Jerry Lagod: Godfather of Modern Tractor Pulling


Very few business owners can say they helped design an engine at the OE level and then went on to push that same powerplant to the brink in the aftermarket. Come to think of it, we can only name one: Jerry Lagod of Hypermax Engineering.

While working for International Harvester, he had a hand in the venerable DT466 inline-six engine’s design and development, and would later be paid to squeeze more than 500 horsepower out of them. But after International drew the line on how far they were willing to take their factory-backed tractor pulling program, Lagod opted to go into business for himself and take the engines he knew, inside and out, to the next level.

Opening up shop in an old dairy barn, Lagod started out with little more than a used injection flow bench and a head full of ideas. But once customer John Thompson began to dominate the Super Stock tractor class with his IH 1466, word spread fast that Lagod was the man to see.


The most successful example of Hypermax’s P-pumped 7.3L engine package is on full display each summer in this ’97 Ford F-350, which is named Relentless and is operated by Joe Wiltse and Rob Thurow.

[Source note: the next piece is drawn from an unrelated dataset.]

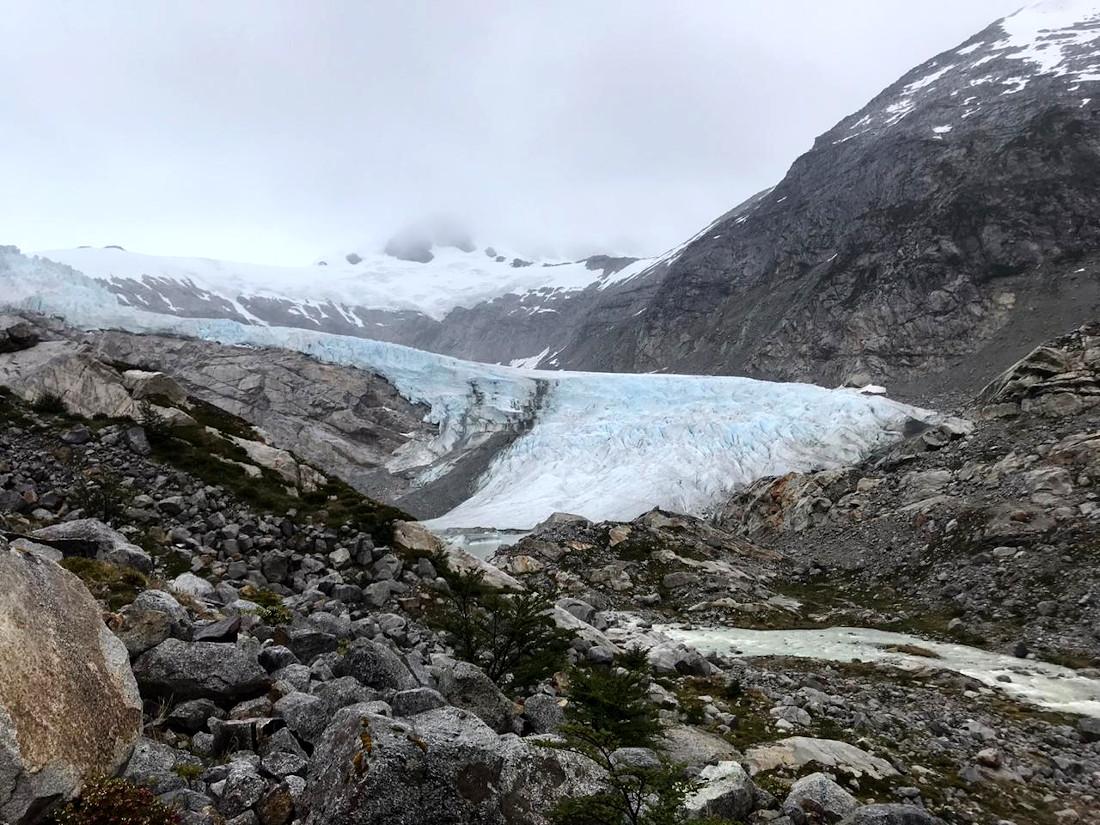 Sobre el campo de hielo el grupo pretende establecer el campo base para el ascenso al Shipton.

The truck primarily competes in the Illini State Pullers organization, and it finished Second in the 7,800 Pound Pro Stock Diesel Truck points chase in 2015. Take it from us, in a class where the B series Cummins can be found under the hood in nine out of 10 trucks, this machine is definitely a breath of fresh air. Photo courtesy of

Soon after that, Hypermax would pioneer larger turbochargers, water injection, and side shields to conceal what was being done to reap so much power out of the IH mills. Essentially, Lagod made red tractors the only viable platform to win with for decades.

Now, more than 40 years later, Lagod and the Hypermax brand are still a household name in tractor pulling. The company manufactures its own engine blocks, cylinder heads, turbochargers, injection pumps, connecting rods, intake manifolds, and various other competition-only parts.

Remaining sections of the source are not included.